Una straordinaria sintesi del mondo, un connubio perfetto tra le inesauribili potenze della natura e l'instancabile lavoro dell'uomo; una raffigurazione efficace dell'eterno scorrere della vita nella quale arriva ad essere perfettamente ricompresa e reintegrata persino la morte, quella di ogni frutto della terra che il costante ripetersi dei ritmi stagionali accompagna col suo inarrestabile alternarsi di silenzi e risvegli, di scomparse e ritorni, quella di ogni essere umano che il gruppo insegna a riconoscere sensata nella misura in cui impara a sentirsi parte di un più ampio ordine cosmico che tutto e tutti racchiude. Molto più di un mero inserto descrittivo (lo spazio dedicato alla realizzazione dello scudo è stato sempre considerato come uno dei primi esempi di ekphrasis, di presentazione di un'opera figurativa in un contesto letterario), il manufatto divino finisce così per assolvere una funzione epica essenziale; osservandolo, infatti, Achille si stacca finalmente da quell'abbraccio mortifero alle spoglie di Patroclo nel quale la madre al suo arrivo lo trova avvinto (XIX, vv. 4-5), imbracciandolo sceglie di rinunciare all'oscura desolazione cui si era votato per risvegliarsi alla vita della quale le sue nuove armi si fanno splendido e sonante simbolo.
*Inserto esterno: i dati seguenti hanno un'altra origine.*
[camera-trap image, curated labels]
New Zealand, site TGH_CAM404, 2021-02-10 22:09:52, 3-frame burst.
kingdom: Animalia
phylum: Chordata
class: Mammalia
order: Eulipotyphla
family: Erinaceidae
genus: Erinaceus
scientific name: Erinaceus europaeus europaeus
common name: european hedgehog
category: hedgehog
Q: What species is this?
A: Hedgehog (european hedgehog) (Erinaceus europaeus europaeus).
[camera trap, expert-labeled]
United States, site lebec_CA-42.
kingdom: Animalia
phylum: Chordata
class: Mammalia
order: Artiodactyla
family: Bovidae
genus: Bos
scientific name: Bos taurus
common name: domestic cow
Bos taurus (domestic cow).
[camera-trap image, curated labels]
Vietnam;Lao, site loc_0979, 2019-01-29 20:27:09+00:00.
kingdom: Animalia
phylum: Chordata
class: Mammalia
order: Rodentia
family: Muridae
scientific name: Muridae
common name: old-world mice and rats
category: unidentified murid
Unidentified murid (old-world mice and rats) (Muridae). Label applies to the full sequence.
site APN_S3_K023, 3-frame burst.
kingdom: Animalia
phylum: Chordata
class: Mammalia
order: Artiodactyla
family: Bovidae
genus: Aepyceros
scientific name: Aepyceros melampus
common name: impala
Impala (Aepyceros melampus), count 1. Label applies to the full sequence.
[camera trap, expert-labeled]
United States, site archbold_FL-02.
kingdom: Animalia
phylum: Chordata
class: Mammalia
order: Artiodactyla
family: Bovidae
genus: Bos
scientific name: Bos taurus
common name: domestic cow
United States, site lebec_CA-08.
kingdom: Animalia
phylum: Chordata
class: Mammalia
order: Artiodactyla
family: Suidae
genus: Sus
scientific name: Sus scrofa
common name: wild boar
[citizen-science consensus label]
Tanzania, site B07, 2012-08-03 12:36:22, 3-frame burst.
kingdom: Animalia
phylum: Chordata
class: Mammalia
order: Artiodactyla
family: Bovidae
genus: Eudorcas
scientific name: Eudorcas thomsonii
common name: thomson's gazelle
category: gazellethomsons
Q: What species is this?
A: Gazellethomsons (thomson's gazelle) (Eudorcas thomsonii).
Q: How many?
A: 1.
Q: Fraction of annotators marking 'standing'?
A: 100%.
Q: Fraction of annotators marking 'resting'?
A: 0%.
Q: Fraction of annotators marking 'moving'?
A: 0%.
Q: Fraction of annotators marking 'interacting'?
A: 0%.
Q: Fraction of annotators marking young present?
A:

Certo, ci vorrà del tempo. Achille rimane l'eroe degli eccessi, irraggiungibile nella gloria, impareggiabile nell'ira, ineguagliabile in una sofferenza che faticherà ad esaurirsi, che travalicherà i confini del rito e non si tratterrà neppure dall'infierire orrendamente sul cadavere di Ettore, che dell'uccisione di Patroclo si è reso colpevole. Fino a quando quella luce che il dono di Teti e di Efesto gli ha riacceso dentro non gli consentirà di aprirsi alle lacrime di Priamo venuto coraggiosamente a reclamare il corpo del figlio, di vedere riflessa nell'afflizione di quel padre la sua stessa afflizione, dando prova del più grande eroismo nell'accettazione del comune destino indistintamente riservato a ciascuno.